People seem to hate this idea because it basically puts hard determinism right in their face - in that your past behaviors if known well enough should be predictive of future actions ceterus paribus.

It's often argued that, such a granularity of measurement in social dimensions is impossible technically, or the fact of being measured changes their behavior. I wouldn't argue either of those to be untrue, only that it need not be perfect to increase the overall optimization of the system.

So instead of saying, yes lets use measurement to optimize our system of interactions across commerce and relations, people bristle at the mere concept of social engineering in the Popperian sense of the term because it feels restrictive to our sense of "free will." I argue the opposite, that doing such would simply make us more aware of our predilections and much more likely to be able to align them across groups.


>> nudge users toward some mutually beneficial state

How do you agree on that ? Because that's currently missing in most selling processes that use manipulation - that's exactly why manipulation is used in the first place.


You need to set an overarching goal system and then get buy in either explicitly or implicitly.


That's interesting. I violently disagree but haven't worked out a constructive philosophical position yet. Thanks for the well-thought description.
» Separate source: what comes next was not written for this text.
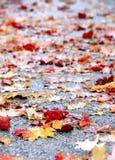 Wet maple autumn leaves on sidewalk after rain. Fall maple leaves on sidewalk Royalty Free Stock Photos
There was a book called Nudge that takes up this topic to some extent, basically hacking people's decisions in "beneficial" ways, like making healthy foods more prominent in grocery stores, or changing organ donation from opt in to opt out. (Not sure those examples are entirely representative of the book, but they're the main ones I remember.) I was ambivalent. It was interesting what could be done to subconsciously influence people, but I bristle at the idea of being manipulated without my awareness, even if it's already prevalent, because usually it's done to benefit other-than-me.


My approach to education requires the students understand the subject and build their own representations. Nudging in the large is not acceptable to me, but it the small perhaps to gain the tools for understanding. Tricking someone into understanding a thing for themselves seems ok.


I think by empirically you mean intuitively or logically?

Is there some large body of measurements you are referring to?


Yes I mean empirically. There is no theoretical difference between what an individual human perceives about another person and what can possibly be tangibly measured about that person by some combination of systems.